▶ _EXTRACT TO READ_
Construction Status: Design and Fund Raising Stage. 
Number of Fibre Pairs: 48. 
Number of Cores Per Fibre: 2.
Estimated RFS: 1st or 2nd quarter 2027.
Day One Aggregate Throughput: 13 Pbps. 
Salient Features: 48 Pair repeatered cable directly linking UK, Norway, Demark, Germany, and Netherlands. Every fibre optic path is direct and involves no third country transit. Each fibre pair strand has two optical cores instead of the standard one. 
Supplier: NEC. Only NEC offers multicore fibre strands and 48 pair repeaters. 

I interviewed today one of the project's founders, Eckhard Bruckshen. The IOEMA cable is designed to reduce the dependence of European telecommunications traffic on the Denmark bottleneck as the map below illustrates. Today Denmark is the primary telecom bridge between the Nordic countries of Norway, Sweden, and Finland (also the Baltic States) and the rest of Europe. An early attempt at diversifying away from this bottleneck is the Finnish government's C-Lion project which connects Helsinki to Frankfurt via a a subsea cable traversing the Baltic Sea with a landing at Rostock, Germany. The IEOMA cable is designed to go further by directly connecting the key countries of Northwest Europe, namely the UK, Netherlands, Norway, Denmark, and Germany via a high fibre count cable with branching units. The cable will use fibre pair switching at the branching units to allow point-to-point optical circuits between any of the countries in which it lands.

▶ _TASK INSTRUCTIONS_
A. Retype the section of the subsea cable description that opens with the words containing "Salient Features: 48" and closes with "48 pair repeaters.".
B. In the subsea cable description, at which German city does the C-Lion cable land?
C. Decide whether each statement agrees with the subsea cable description, and support each answer with the deciding words quoted from it. (i) Each fiber pair strand carries two optical cores. (ii) The cable is already under construction. (iii) Some fiber paths pass through a third country.

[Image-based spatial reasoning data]
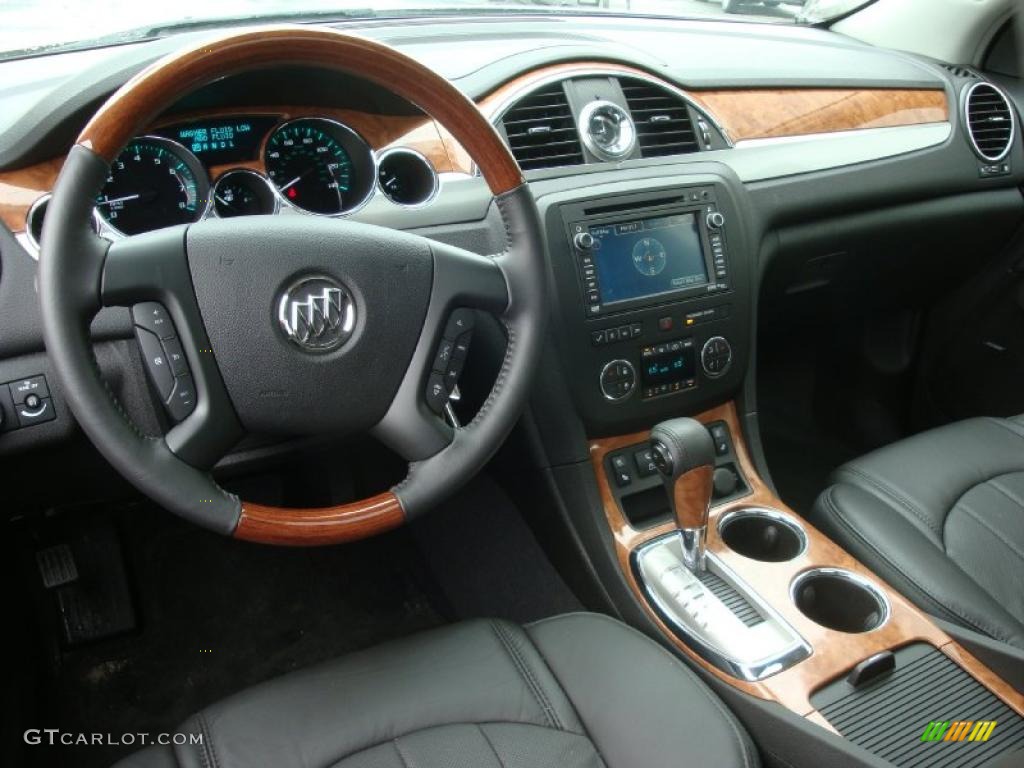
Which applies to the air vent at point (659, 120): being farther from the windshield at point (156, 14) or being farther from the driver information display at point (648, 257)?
the windshield at point (156, 14)

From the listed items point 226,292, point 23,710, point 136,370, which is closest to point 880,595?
point 226,292

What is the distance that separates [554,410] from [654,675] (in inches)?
18.8

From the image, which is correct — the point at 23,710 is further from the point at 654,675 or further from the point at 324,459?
the point at 654,675

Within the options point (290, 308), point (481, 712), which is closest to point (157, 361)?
point (290, 308)

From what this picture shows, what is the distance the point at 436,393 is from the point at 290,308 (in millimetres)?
212

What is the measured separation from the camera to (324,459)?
167cm

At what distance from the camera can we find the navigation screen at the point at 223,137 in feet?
4.25

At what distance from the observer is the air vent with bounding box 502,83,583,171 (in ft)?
5.14

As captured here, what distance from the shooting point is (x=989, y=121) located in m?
2.20

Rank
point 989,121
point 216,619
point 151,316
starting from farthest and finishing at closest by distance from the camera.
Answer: point 989,121
point 216,619
point 151,316

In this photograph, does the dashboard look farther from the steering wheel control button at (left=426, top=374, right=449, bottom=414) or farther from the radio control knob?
the steering wheel control button at (left=426, top=374, right=449, bottom=414)

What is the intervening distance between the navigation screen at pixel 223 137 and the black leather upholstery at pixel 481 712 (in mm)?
735

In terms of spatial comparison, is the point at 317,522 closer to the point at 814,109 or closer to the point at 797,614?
the point at 797,614

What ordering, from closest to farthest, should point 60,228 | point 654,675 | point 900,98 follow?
point 60,228
point 654,675
point 900,98
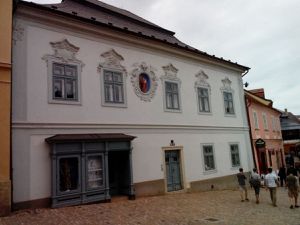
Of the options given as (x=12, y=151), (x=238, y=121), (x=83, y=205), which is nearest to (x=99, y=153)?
(x=83, y=205)

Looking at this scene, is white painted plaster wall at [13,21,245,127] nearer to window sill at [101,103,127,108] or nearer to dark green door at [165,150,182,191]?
window sill at [101,103,127,108]

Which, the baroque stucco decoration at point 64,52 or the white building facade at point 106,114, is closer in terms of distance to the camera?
the white building facade at point 106,114

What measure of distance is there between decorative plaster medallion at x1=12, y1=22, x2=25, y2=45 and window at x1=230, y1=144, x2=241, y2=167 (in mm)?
13931

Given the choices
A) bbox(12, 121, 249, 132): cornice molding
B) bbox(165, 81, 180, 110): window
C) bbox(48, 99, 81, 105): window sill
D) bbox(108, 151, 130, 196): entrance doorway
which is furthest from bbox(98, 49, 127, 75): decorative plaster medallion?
bbox(108, 151, 130, 196): entrance doorway

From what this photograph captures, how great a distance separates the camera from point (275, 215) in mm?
11102

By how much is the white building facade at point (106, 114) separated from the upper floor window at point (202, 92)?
64 millimetres

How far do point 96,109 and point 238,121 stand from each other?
1143 centimetres

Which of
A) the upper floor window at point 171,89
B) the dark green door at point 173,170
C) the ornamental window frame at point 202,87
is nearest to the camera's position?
the dark green door at point 173,170

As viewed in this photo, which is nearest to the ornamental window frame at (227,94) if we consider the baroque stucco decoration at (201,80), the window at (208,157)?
the baroque stucco decoration at (201,80)

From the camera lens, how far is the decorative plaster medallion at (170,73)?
16.1m

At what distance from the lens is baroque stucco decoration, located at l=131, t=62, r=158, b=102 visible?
14.4m

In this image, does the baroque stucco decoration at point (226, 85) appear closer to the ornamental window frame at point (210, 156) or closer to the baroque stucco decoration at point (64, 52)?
the ornamental window frame at point (210, 156)

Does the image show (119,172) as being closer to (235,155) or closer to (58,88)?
(58,88)

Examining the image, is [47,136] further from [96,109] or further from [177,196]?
[177,196]
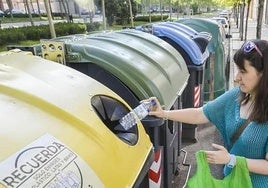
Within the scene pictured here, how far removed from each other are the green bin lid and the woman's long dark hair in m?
0.94

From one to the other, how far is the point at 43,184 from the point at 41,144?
189 millimetres

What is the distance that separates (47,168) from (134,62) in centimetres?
176

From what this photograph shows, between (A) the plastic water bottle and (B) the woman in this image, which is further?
(A) the plastic water bottle

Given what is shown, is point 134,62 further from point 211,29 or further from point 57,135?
point 211,29

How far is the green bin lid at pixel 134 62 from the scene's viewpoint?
2.83m

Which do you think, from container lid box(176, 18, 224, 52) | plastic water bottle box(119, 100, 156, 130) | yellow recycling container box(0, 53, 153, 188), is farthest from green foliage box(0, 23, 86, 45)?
yellow recycling container box(0, 53, 153, 188)

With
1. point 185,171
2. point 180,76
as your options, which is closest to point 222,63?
point 185,171

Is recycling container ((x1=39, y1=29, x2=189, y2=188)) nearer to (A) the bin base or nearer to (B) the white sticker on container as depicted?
(B) the white sticker on container

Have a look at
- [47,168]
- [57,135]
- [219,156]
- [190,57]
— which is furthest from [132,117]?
[190,57]

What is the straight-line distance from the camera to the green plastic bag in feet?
6.45

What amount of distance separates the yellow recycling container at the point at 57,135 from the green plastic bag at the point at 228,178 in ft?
0.95

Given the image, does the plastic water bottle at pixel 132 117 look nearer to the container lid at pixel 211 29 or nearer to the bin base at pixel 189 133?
the bin base at pixel 189 133

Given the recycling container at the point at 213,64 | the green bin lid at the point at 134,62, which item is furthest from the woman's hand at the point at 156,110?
the recycling container at the point at 213,64

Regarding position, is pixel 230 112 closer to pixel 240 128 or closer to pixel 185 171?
pixel 240 128
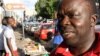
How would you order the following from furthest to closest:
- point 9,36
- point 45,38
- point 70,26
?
point 45,38, point 9,36, point 70,26

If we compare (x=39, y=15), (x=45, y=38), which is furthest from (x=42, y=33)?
(x=39, y=15)

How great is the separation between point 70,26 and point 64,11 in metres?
0.11

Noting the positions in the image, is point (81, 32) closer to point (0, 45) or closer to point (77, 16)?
point (77, 16)

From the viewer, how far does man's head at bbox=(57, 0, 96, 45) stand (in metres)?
2.06

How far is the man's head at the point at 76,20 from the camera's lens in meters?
2.06

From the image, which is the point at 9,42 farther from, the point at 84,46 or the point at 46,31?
the point at 46,31

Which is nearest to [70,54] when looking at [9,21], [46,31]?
[9,21]

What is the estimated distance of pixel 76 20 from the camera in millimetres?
2080

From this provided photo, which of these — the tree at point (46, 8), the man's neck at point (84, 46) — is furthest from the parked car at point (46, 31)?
the tree at point (46, 8)

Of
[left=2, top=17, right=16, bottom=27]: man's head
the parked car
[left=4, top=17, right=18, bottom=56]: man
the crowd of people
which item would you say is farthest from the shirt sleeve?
the parked car

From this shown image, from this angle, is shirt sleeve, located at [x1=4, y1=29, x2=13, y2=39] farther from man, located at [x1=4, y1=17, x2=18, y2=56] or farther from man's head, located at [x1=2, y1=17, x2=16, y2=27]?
man's head, located at [x1=2, y1=17, x2=16, y2=27]

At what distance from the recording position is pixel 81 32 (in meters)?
2.06

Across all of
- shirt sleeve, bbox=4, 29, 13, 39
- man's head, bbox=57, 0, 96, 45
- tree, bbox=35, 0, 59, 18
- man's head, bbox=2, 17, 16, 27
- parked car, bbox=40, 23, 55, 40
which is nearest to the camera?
man's head, bbox=57, 0, 96, 45

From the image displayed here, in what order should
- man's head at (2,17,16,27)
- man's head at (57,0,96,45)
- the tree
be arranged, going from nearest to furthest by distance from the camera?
man's head at (57,0,96,45) < man's head at (2,17,16,27) < the tree
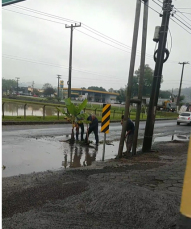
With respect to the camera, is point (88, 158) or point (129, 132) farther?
point (129, 132)

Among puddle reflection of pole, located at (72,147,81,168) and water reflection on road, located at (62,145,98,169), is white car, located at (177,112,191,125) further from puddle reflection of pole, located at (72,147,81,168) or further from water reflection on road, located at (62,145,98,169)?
puddle reflection of pole, located at (72,147,81,168)

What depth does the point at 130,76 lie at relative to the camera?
8.61 meters

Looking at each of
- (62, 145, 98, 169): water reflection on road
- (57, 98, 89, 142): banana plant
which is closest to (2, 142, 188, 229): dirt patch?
(62, 145, 98, 169): water reflection on road

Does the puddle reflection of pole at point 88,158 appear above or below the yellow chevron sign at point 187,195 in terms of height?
below

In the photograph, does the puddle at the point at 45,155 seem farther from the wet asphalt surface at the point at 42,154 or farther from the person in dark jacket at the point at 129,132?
the person in dark jacket at the point at 129,132

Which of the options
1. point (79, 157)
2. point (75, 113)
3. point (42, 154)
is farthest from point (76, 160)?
point (75, 113)

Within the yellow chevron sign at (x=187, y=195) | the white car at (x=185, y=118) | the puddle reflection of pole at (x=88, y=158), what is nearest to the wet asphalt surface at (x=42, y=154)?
the puddle reflection of pole at (x=88, y=158)

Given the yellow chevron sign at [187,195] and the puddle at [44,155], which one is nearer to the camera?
the yellow chevron sign at [187,195]

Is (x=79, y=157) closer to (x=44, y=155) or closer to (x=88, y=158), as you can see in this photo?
(x=88, y=158)

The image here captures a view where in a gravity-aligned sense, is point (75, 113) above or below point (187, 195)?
below

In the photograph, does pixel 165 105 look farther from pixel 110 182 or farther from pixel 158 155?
pixel 110 182

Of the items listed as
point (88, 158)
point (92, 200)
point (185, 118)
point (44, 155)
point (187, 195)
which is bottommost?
point (185, 118)

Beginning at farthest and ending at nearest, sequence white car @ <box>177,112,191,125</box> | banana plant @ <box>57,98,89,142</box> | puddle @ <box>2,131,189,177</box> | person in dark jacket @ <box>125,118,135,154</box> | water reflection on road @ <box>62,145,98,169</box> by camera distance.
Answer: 1. white car @ <box>177,112,191,125</box>
2. banana plant @ <box>57,98,89,142</box>
3. person in dark jacket @ <box>125,118,135,154</box>
4. water reflection on road @ <box>62,145,98,169</box>
5. puddle @ <box>2,131,189,177</box>

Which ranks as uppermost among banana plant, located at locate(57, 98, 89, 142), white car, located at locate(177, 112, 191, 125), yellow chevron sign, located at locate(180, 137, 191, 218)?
yellow chevron sign, located at locate(180, 137, 191, 218)
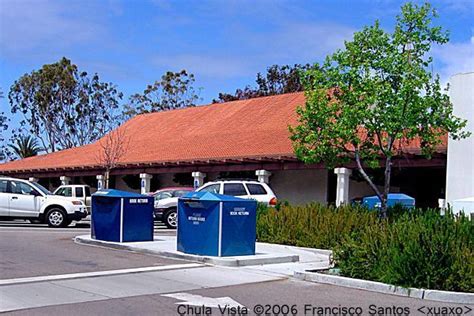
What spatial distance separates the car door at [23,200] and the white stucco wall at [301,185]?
46.6ft

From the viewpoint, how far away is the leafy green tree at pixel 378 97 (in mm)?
16359

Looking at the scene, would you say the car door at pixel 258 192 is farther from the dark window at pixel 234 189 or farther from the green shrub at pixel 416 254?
the green shrub at pixel 416 254

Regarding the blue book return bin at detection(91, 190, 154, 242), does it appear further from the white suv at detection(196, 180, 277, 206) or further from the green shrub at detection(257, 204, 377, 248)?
the white suv at detection(196, 180, 277, 206)

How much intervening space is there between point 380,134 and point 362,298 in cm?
792

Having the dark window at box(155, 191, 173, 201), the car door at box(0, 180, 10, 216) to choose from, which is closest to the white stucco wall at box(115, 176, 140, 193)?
the dark window at box(155, 191, 173, 201)

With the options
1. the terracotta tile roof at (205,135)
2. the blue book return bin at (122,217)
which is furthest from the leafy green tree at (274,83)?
the blue book return bin at (122,217)

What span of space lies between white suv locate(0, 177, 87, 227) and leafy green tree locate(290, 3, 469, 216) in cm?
995

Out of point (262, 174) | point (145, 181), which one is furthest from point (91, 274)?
point (145, 181)

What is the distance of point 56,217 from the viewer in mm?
23750

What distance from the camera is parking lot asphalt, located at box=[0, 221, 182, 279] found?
11969 millimetres

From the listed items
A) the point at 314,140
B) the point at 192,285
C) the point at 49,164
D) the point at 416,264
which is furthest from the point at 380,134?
the point at 49,164

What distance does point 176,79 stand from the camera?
2672 inches

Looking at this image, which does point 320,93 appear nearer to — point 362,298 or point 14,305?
point 362,298

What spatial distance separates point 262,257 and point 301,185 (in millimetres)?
20313
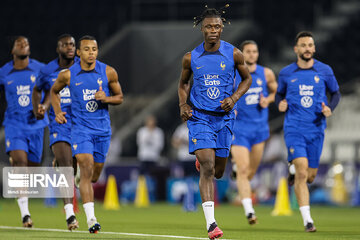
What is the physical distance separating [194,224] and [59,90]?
3609 millimetres

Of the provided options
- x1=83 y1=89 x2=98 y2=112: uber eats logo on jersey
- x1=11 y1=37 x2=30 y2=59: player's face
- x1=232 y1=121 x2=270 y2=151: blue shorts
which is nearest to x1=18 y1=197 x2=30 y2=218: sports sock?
x1=11 y1=37 x2=30 y2=59: player's face

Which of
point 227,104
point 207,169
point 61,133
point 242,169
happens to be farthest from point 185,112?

▶ _ANSWERS TO THE EXERCISES_
A.
Salient Features: 48 Pair repeatered cable directly linking UK, Norway, Demark, Germany, and Netherlands. Every fibre optic path is direct and involves no third country transit. Each fibre pair strand has two optical cores instead of the standard one. 
Supplier: NEC. Only NEC offers multicore fibre strands and 48 pair repeaters.

B. Rostock

C.
(i) Yes: "Each fibre pair strand has two optical cores instead of the standard one."
(ii) No: "Construction Status: Design and Fund Raising Stage."
(iii) No: "Every fibre optic path is direct and involves no third country transit."